Understanding How AI Generates Language

A Reproduction Notebook on “Attention Is All You Need”

Author: Koichi Kamachi, CPA
Date: October 2025
Framework: TensorFlow 2.x / Google Colab

Introduction

How does AI generate language?
For many people, this question still lies outside intuitive understanding.
Since the arrival of generative AI, we have been astonished by its fluency, and yet, somewhere inside, many wonder:

“Isn’t it just searching a massive database and stitching pieces together?”

I have been using ChatGPT since its earliest public release, not casually but daily: for research, for thinking, and for structuring my own ideas. As I began to speak about AI in public seminars, I noticed something striking: the longer someone had lived in the world of computers, the harder it was for them to grasp generation. They would say, “It’s still just search, only bigger.”

But AI is not search. What I use every day belongs to an entirely different realm, the realm of generation.

The Origin: Attention Is All You Need

In 2017, a paper titled “Attention Is All You Need” changed the course of AI.
It became the foundation of what we now call Transformer architecture, and later, the core of models like ChatGPT.
In this single paper lies the seed of how machines “create” language.

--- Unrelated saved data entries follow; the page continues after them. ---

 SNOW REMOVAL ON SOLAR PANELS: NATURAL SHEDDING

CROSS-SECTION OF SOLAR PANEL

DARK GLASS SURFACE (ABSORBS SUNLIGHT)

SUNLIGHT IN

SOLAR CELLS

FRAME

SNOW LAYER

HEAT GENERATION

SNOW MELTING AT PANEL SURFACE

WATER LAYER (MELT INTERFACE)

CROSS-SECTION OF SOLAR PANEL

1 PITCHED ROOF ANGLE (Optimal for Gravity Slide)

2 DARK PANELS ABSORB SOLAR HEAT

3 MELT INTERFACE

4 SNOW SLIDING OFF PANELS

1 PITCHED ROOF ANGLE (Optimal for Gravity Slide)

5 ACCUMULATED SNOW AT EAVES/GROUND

Still, what does that mean, exactly?
Many books say, “AI predicts the next word.”
But what kind of prediction is that?
How does it learn to produce meaning rather than retrieve it?

When I first tried to understand this, I was lost in a maze of mathematics.
After weeks of trial and error, I arrived at my own way of seeing the structure —
and eventually drew the following diagram to visualize what’s happening inside.

🟩 Diagram: Learning Phase of the Transformer

(© Koichi Kamachi | Bookkeeping Whisperer)

This figure shows how a Transformer processes tokens, generates the Q/K/V matrices, applies attention weights, and produces new series vectors through feed-forward layers. It reflects my attempt to understand how language emerges within the model, not through memorization but through a dynamic process of weighted transformation.

In this phase, every token interacts with every other token.
The model computes relationships, refines them through layers,
and gradually learns to represent meaning across the entire sequence.

From Reading to Building

For a long time, I thought I understood the concept. But something still felt incomplete, perhaps because I had not built it myself.

Learning is not only about reading. It is also about writing, in this case writing the code. So I decided to reconstruct the Transformer architecture from scratch.

After two months of implementation, I succeeded in running a minimal working model, a small but complete reproduction of Attention Is All You Need using TensorFlow 2.x. In doing so, I rediscovered something familiar: the same TensorFlow library I once used to develop a hidden-stroke risk model years ago now served as the backbone of this exploration into language generation.

What I Learned

To truly understand LLMs, one must clearly separate training from inference.
Only by tracing the moment of generation inside the code
can one see that AI does not “search.”
It creates.
Through probabilities and weighted representations,
it brings into existence sentences that never existed before.

This small experiment reminded me that genuine knowledge is not passive comprehension but active reconstruction, a step beyond understanding into making.